CADE’s analysis of transactions is crucial to maintaining a sound competitive environment while curbing practices that could harm free competition. The increased number of transactions analyzed can be interpreted as an indication of a more dynamic and competitive market.

Source: The number of operations notified to CADE grows by 25% in the first quarter

 

 

CADE enters into settlement agreements on information exchange in human resources departments

On May 15, 2025, CADE’s General Superintendence (“GS”) suspended investigations against six defendants in three administrative proceedings on the exchange of competitively sensitive information between human resources departments, due to the approval of requests for settlement agreements.

Five of these settlement agreements were entered into as part of two proceedings initiated in 2024: (i) the first one investigates the involvement of companies integrating the consumer sector in the Consumer Companies Group (“GECON”); and (ii) the second investigates the involvement of multinational companies in Executive Salary Groups (“GES”) and Executive Group of Benefit Administrators (“GEAB”).

The other agreement refers to a proceeding opened in 2021, which was CADE’s first investigation into healthcare companies’ involvement in the information exchange group MedTech.

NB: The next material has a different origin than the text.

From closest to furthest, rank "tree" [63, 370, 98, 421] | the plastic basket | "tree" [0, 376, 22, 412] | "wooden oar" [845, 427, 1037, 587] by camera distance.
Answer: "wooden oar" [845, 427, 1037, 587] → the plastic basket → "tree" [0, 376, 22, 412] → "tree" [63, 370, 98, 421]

In 2022, CADE had already entered into six settlement agreements as part of the investigation into the MedTech group. In 2024, CADE rejected the approval of the seventh agreement filed in the same case due to a lack of cooperation with the investigations.

The settlement amounts under these six new agreements amount to approximately BRL 115 million.

 

Preventive measure confirmed against the Brazilian Union of Music Publishers

 During the 247th Ordinary Judgment Session, CADE’s Tribunal ruled the voluntary appeal filed by the Brazilian Union of Music Publishers (“UBEM”) against the GS’ decision imposing a preventive measure on said entity.

The investigation began after the Brazilian Television System (“SBT”), represented by Demarest, filed a complaint accusing UBEM of collective bargaining and price fixing for synchronization rights. In response to the claims, CADE opened the administrative proceeding No. 08700.008710/2024-88 in February 2025.

As a preventive measure, the authority has determined that UBEM must, in addition to other obligations:

  1. refrain from collectively negotiating contract amounts and conditions on behalf of its associates for synchronization rights involving audiovisual works;
  2. refrain from using or imposing price lists for negotiating any synchronization rights; and
  3. refrain from encouraging or favoring the adoption of uniform commercial conduct between publishers or copyright holders in such a way as to interfere with negotiations on contract amounts or conditions.

The GS is currently investigating the case.